Existing investors General Motors, Khosla Ventures, Beringea, and Itochu were also participating, taking the full value of the funding round to $20 million.
The University of Michigan spin off had received $50 million in funding to date. It took a little over $11 million over two rounds back in 2010, in addition to a $2 million Series A in 2009, a previously unannounced $14 million Series B-1 in 2012, and a $3 million grant.
For Dyson, the deal represented one of the first investments to emerge from the $2.3 billion fund it set aside last year to plow into so-called ''future technologies,'' as it looked to bring 100 machines in four new portfolios to market over the next four years.
Moreover, the development agreement includes Dyson commercialising Sakti3's batteries, indicating Dyson could use Sakti3's technology in future machines.

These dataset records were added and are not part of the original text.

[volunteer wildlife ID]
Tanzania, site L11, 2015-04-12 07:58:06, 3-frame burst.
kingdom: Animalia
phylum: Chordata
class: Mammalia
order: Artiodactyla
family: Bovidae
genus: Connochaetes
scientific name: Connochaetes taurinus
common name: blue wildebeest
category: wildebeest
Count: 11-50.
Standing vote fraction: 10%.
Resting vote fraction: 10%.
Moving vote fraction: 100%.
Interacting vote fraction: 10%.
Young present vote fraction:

''Sakti3 has achieved leaps in performance which current battery technology simply can't,'' explains James Dyson, founder and chief engineer at Dyson, in a press release. ''It's these fundamental technologies – batteries, motors – that allow machines to work properly.''
This marked the first commercial application for the University of Michigan spin-off company's technology and also reflected a potential stepping stone as the company sought to deliver advanced next-generation batteries for electric vehicles.
"This is a very significant event for the company. Dyson is a multibillion-dollar global design, engineering and manufacturing company - and they have the will, the need and the capability to integrate our technology into their outstanding products and scale quickly," Sakti3 CEO Ann Marie Sastry said in an interview to Detroit Free Press.
Home electronics represented Sakti3's most efficient path to market, according to Sastry.
The company was however, still developing its technology for use in electric vehicles. It recently reported that its technology provided more than twice the energy density of current lithium-ion batteries.
According to Sastry, Sakti3 would continue to hire engineers at its Ann Arbor headquarters.
"When you invest in a company, often it's the person and the team you are backing as much as it is the technology they're creating," said James Dyson, founder and chief engineer of Dyson, in a statement. "What Sakti3 is doing is incredibly exciting, and they have the right team to do it, in the right environment."